This is the mail archive of the
gcc@gcc.gnu.org
mailing list for the GCC project.
inconsistent gcc performance on this code
- From: Jason Papadopoulos <jasonp at boo dot net>
- To: gcc at gcc dot gnu dot org
- Date: Sun, 18 Jul 2004 12:02:43 -0400
- Subject: inconsistent gcc performance on this code
Hopefully someone can point out what I'm missing.
I'm using stock gcc 3.4.1 compiled from source on an
opteron system, and am experimenting with automatically
generated C source to perform very large convolutions.
www.boo.net/~jasonp/fgt.tar.gz contains two source files,
fgt5a.c and fgt5b.c; each contain automatically generated
code that computes a 32-point fast Galois transform (think
of it as a 32 point FFT where the elements are 64-bit
integers reduced modulo a 61-bit prime). Both files
generate the same answers, and perform the same arithmetic
in the same order. Both cases have one function with a
single basic block that does a massive amount of arithmetic
on a very large set of automatic variables. Both functions
also use inline assembly to access the 64bit->128bit multiply
on the opteron.
Compiling fgt5b with '-O3 -fomit-frame-pointer' generates
code that runs ~20% faster and is ~25% smaller than fgt5a.

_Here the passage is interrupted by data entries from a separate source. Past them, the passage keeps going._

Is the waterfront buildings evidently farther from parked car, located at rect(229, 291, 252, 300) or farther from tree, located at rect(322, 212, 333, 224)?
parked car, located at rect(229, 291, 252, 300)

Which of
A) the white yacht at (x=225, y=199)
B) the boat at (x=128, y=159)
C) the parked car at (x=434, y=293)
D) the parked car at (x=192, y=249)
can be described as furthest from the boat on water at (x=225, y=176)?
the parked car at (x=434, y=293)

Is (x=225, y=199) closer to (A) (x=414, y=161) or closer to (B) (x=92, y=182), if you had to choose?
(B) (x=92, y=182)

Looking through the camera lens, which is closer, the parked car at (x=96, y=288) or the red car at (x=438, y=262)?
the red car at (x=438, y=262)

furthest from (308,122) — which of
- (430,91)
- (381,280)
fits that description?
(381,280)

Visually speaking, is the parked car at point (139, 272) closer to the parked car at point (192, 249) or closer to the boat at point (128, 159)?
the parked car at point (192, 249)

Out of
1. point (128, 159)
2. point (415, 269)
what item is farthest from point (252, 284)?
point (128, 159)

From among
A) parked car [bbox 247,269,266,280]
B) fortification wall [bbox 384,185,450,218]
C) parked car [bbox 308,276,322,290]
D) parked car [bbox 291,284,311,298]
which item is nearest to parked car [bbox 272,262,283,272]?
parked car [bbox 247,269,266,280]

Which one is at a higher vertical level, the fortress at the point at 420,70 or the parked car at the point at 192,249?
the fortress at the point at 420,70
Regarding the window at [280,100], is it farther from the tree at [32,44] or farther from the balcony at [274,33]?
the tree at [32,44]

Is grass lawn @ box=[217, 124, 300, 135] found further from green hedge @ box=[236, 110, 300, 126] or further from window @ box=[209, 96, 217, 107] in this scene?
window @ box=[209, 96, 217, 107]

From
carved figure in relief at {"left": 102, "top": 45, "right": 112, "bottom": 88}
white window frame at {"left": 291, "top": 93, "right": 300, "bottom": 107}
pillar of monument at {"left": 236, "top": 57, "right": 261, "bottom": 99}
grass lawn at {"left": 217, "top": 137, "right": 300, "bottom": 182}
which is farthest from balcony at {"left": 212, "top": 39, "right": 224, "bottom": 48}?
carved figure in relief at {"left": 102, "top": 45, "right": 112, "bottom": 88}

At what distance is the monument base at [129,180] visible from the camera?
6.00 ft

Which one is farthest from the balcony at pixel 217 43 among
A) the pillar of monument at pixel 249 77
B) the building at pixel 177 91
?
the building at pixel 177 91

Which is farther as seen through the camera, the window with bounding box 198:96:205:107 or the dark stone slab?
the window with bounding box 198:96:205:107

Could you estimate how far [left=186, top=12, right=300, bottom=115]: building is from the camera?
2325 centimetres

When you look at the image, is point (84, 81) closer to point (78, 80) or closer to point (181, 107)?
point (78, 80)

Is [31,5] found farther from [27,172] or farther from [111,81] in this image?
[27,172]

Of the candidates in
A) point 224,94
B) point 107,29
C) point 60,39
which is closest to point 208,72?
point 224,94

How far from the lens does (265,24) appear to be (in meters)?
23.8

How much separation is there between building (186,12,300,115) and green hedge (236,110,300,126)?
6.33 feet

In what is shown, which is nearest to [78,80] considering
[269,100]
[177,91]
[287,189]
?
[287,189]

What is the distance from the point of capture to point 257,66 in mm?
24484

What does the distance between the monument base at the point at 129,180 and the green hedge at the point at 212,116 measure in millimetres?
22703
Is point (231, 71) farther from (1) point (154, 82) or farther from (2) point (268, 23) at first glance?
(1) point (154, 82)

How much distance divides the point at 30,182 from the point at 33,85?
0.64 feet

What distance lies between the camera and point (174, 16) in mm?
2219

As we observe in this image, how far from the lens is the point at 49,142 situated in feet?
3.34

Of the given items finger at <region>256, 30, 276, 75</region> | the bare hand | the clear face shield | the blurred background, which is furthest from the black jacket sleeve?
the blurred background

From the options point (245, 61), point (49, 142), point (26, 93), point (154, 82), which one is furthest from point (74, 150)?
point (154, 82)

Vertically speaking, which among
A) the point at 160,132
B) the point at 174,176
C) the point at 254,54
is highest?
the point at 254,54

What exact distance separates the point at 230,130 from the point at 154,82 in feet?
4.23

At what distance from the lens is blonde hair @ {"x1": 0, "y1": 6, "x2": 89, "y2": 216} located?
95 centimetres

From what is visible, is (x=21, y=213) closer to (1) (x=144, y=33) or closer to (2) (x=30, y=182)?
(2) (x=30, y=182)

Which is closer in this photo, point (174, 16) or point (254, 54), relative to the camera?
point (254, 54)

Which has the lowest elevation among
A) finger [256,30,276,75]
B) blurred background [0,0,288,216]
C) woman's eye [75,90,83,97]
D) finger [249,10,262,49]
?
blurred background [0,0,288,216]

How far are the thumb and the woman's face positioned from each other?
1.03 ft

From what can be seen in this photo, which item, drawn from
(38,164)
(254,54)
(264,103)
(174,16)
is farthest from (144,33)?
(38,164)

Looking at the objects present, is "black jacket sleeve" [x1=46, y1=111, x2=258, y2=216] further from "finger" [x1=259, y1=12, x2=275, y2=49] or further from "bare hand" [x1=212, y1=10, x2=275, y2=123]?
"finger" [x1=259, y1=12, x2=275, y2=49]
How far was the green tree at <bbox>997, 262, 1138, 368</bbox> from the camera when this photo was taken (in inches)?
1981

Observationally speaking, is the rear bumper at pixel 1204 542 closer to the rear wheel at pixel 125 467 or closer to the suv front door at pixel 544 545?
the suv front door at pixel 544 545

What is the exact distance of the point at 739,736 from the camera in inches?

The only difference between the two files is that 5a
writes each result to a different variable, while 5b
sometimes reuses the same set of 8 variables for common
(temporary) operations.
I'm trying to understand why there's a difference here,
essentially as a result of picking different variable names.
The number of variables is not the root cause; I've produced
other versions of this code that attempt to minimize the
number of declared variables, and that code is also slow.
-fnew-ra does a uniformly worse job.
Are there any heuristics that I can use to nudge gcc's
register allocator into doing a better job on code like this?
I would have thought that the compiler could figure out for
itself how best to conserve registers. The FFTW library used
to have the same problem; disabling the second scheduling pass
made FFTW 30% faster and half the size.
Any help appreciated.
jasonp